■ **Pasaje mostrado**
● ● ● ●

En 1921, viajó a Argentina invitado por la Universidad de Córdoba. Allí conoció a María Adela de Acevedo Larrazábal, acaudalada dama que, ya en España, facilitaría a D’Ors su relación con el «gran mundo aristocrático». Al regresar a España, volvió a relacionarse con miembros de la izquierda catalana como Francesc Macià, Gabriel Alomar y Andreu Nin. Este último le ofreció traducir el Glosario al ruso y un viaje a la Unión Soviética. Una invitación que, en un principio, pareció aceptar, pero que finalmente rechazó. En su discurso en los Juegos Florales de Castelló d’Empúries, afirmó que Cataluña tenía que acudir a España para «aprender novedades intelectuales», una actitud que fue interpretada por los catalanistas como «un suicidio espiritual», «un crimen contra la Patria».

Trasladado a Madrid, Xenius se transformó ya para siempre en Eugenio D’Ors. Este cambio fue bien recibido por la intelectualidad madrileña y castellana, como un triunfo contra «el localismo estrecho». Comenzó a colaborar en ABC, Nuevo Mundo y Blanco y Negro. Sus preferencias ideológicas iban ahora hacia «figuras parecidas al rey imperturbable del Antiguo Régimen», en la línea de António Sardinha o Charles Maurras, «un reaccionario, partidario de un régimen político autoritario, a ser posible encabezado por un rey, pero sin que ello hiciera de él un monárquico por sentimiento o de doctrina; un reaccionario con una preferencia por el corporativismo como método de disciplina y encuadramiento social». Publica entonces su obra más célebre, Tres horas en el Museo del Prado, de tendencia antihistoricista y clasicista, y desvalorizadora de la pintura española. Libro que, en un principio, no tuvo una gran acogida en el momento de su aparición. Como el grueso de la intelectualidad española, D’Ors aprobó el golpe de Estado de Primo de Rivera. Según expresó en su discurso de homenaje a Ganivet, la dictadura era «una autoridad en busca de autor». Su tragedia Guillermo Tell fue calificada de reaccionaria por los intelectuales liberales e izquierdistas. El nuevo régimen lo nombró profesor de Ciencia de la Cultura en la Escuela Social, académico de la Lengua y representante de España en el Instituto Internacional de Cooperación Intelectual de París. Además, se relacionó con los sectores más cultos de la aristocracia madrileña, entre «duquesas, condesas, bourgeoises cossues, bellezas adornadas de chinchilla, en oposición a la vida de las peñas literarias hispanas que desdeña con las tres ces: cazalla, cajetilla y colmao».

● ● ● ●

■ **Datos**
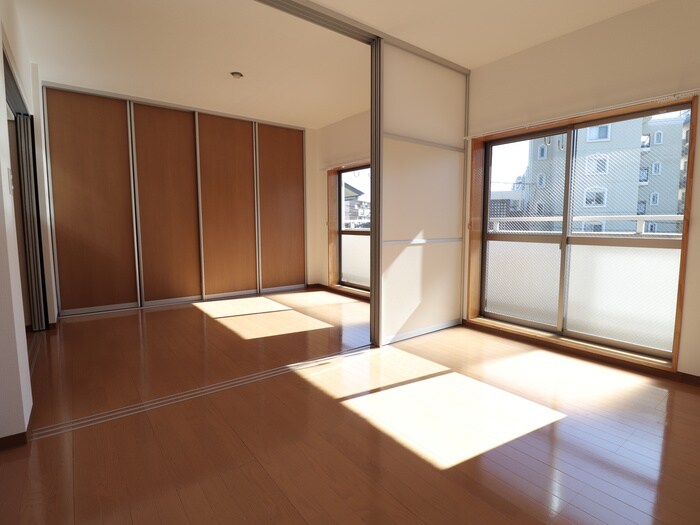 物件内観写真14　(居室)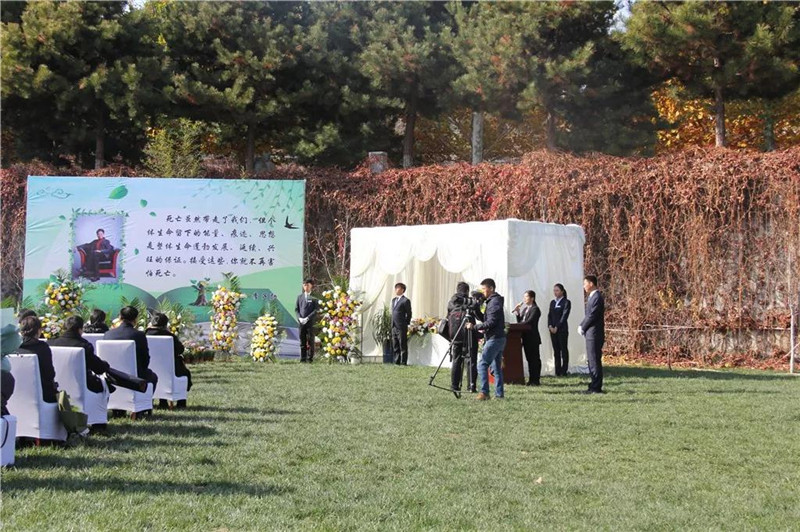 李子勋老师妻子和学生代表上前致辞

● ● ● ●

■ **Ejercicios**
1 – Según el texto sobre Eugenio D’Ors, ¿qué institución lo invitó a viajar a Argentina en 1921?
2 – Prosigue el texto sobre Eugenio D’Ors a partir del punto en que termina.

■ **Respuestas**
1 – La Universidad de Córdoba.

2 –
Sus libros son traducidos al francés, recomendados por Léon Daudet (mano derecha de Maurras); y fue nombrado comendador de la Legión de Honor. Caído Primo de Rivera, D’Ors permanece ajeno al acercamiento de la intelectualidad catalana y castellana. Juzga muy severamente el advenimiento de la Segunda República, algo que Varela interpreta como producto de «un pavor difuso a la disolución del yo». Abandona ABC y colabora en El Debate. Hasta entonces, el escritor catalán nunca había alardeado de ortodoxia católica, pero ahora, por vez primera, defendió, siguiendo a Menéndez Pelayo, «el carácter sustantivo del catolicismo». Según su biógrafo, D’Ors desarrolló una especie de teología política católica, profundamente hostil, como la de Maurras, al cristianismo, donde «la fe en el crucificado no aparece por lado alguno», pero sí «el dogma del pecado original», «un catolicismo clerical», que valora igualmente el factor litúrgico, muy en la línea de Romano Guardini. La angeología d’orsiana era secular, equivalente, en términos psicoanalíticos, al «superyó». El catalán apoyó la táctica posibilista de la CEDA, lo que le valió las críticas de los intelectuales de Acción Española. Fue miembro, además, de la Sociedad de Amigos de Menéndez Pelayo. No obstante, la República le guardó el puesto de representante español en el Comité de Cooperación Intelectual.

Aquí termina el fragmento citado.